I moved around a lot as a child. I remember spooky Halloweens in several different states.

I remember being freaked out by a Halloween episode of “Little House on the Prairie” when I was an Indiana tyke knee-high to Melissa Gilbert.

I remember trick-or-treating as a middle schooler in Nebraska, where the scariest house in the neighborhood had the lights on and the drapes open. Anyone who rang could look through a big oval window in the front door and see an old lady sitting in the parlor with her back to the door, not responding to the bell.

I remember another Halloween in that same Nebraska town when nobody let their kids out of sight due to rumors of a satanic sacrifice planned that night. A little girl was snatched off the street not long after that - scary times, Halloween or not.

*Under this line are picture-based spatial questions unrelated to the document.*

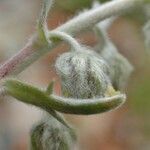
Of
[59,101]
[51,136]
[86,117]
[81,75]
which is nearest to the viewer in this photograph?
[59,101]

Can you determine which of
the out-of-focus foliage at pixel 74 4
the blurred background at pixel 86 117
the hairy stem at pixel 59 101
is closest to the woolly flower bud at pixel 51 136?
the hairy stem at pixel 59 101

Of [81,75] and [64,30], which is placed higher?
[64,30]

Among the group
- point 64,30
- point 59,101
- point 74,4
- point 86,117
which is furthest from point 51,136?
point 86,117

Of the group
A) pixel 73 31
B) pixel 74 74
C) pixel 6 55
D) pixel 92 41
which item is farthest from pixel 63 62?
pixel 92 41

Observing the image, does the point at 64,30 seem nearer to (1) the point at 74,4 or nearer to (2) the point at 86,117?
(1) the point at 74,4

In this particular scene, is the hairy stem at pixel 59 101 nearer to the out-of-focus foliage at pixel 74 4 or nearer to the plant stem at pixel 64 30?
the plant stem at pixel 64 30

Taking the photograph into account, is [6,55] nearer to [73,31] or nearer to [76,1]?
[76,1]
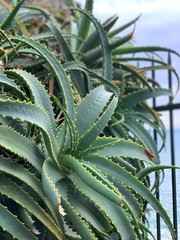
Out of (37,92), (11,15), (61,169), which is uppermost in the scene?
(11,15)

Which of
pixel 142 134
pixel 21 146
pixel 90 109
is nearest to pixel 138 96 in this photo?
pixel 142 134

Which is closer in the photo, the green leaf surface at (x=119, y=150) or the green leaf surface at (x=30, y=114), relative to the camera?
the green leaf surface at (x=30, y=114)

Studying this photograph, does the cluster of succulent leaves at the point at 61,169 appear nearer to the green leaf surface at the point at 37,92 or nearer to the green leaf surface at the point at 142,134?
the green leaf surface at the point at 37,92

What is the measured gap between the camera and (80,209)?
1691 millimetres

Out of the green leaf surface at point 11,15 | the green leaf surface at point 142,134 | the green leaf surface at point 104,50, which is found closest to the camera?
the green leaf surface at point 11,15

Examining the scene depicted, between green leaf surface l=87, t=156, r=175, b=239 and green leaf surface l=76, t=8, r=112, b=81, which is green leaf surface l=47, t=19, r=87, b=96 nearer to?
green leaf surface l=76, t=8, r=112, b=81

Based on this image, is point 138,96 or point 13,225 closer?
point 13,225

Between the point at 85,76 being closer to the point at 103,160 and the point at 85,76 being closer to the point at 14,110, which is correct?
the point at 103,160

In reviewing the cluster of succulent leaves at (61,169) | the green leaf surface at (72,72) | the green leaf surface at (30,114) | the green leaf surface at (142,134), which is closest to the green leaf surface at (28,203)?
the cluster of succulent leaves at (61,169)

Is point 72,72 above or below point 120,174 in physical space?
above

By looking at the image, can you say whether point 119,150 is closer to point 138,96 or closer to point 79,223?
point 79,223

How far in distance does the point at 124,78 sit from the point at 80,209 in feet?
4.75

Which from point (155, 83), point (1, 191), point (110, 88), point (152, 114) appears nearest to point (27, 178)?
point (1, 191)

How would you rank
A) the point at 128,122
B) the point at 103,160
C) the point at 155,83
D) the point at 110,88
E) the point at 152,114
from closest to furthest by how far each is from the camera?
the point at 103,160, the point at 110,88, the point at 128,122, the point at 152,114, the point at 155,83
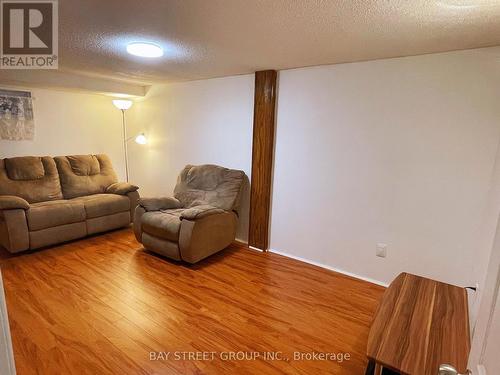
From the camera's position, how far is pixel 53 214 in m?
3.20

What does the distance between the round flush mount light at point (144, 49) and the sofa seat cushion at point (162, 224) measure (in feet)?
5.08

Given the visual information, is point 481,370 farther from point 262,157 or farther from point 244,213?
point 244,213

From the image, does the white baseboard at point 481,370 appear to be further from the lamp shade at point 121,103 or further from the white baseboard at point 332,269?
the lamp shade at point 121,103

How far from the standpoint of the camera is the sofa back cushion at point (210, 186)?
328 cm

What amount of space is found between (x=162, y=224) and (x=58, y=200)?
67.1 inches

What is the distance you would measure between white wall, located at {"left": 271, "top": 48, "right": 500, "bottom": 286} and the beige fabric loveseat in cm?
A: 224

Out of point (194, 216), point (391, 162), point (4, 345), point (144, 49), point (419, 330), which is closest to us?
point (4, 345)

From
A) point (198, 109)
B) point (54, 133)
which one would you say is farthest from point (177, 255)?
point (54, 133)

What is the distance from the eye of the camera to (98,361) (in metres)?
1.68

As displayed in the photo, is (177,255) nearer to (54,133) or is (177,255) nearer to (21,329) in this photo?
(21,329)

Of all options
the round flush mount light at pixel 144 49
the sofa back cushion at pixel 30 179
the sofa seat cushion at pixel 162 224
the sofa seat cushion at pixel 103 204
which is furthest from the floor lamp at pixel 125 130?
the round flush mount light at pixel 144 49

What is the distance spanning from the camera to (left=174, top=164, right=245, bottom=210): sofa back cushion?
3.28 m

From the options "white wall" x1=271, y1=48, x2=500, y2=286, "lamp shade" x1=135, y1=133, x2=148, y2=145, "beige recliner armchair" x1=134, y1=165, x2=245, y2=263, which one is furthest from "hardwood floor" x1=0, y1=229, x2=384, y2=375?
"lamp shade" x1=135, y1=133, x2=148, y2=145

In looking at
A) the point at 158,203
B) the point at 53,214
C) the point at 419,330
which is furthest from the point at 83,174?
the point at 419,330
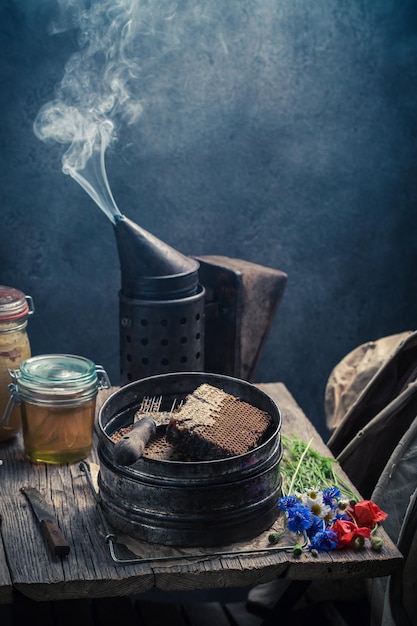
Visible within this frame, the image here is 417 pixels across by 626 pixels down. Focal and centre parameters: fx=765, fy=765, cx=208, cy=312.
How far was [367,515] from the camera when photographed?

I remember the monster blizzard over Halloween when I was a college freshman in Minnesota. It was scary to think people could get lost and die within steps of their door.

This Halloween in the heart of Missouri, other things scare me.

It scares me to drive some roads around here at night. The hills, the curves, and the shadow of the trees sometimes make it hard to see what might be only a few car lengths ahead.

There’s a high-tension line between driving fast enough to get through it sooner and taking extra care to make it home in one piece. Sometimes that tension keeps humming at me for sleepless hours afterward.

It scares me when I see impatient drivers gunning past lines of other vehicles on a two-lane road when someone is closing in from the other direction.

That’s especially scary during my morning commute, when kids are waiting for the school bus all along the roadside.

It scares me to think of the troubles in St. Louis, where I lived until just before things started to go wrong.

What’s really chilling about it is that I can probably say nothing, however well meant, without the risk of adding to the evil. It’s a disturbing time, and the disturbances are disturbingly close.

I’m scared for friends and loved ones who are ill in health, uneasy in mind, or facing legal and financial troubles.

Two families I know have been evicted from their homes because they couldn’t afford the rent. A dear friend’s father faces criminal charges that could ruin his whole family. Someone I love has been feeling down, perhaps far enough down to impact their physical health. And people living on my beat have suffered hurt or loss when some of the things I fear happened to them.

While I pray for them, I am reminded I’ve been at a scarier place in my own life, when my fortunes were so precarious that I too could have lost my health or my home.

But I am also thankful for the kindness and concern of good people who helped me get to this better place. I hope I will rise to the occasion when the chance appears to pay it forward.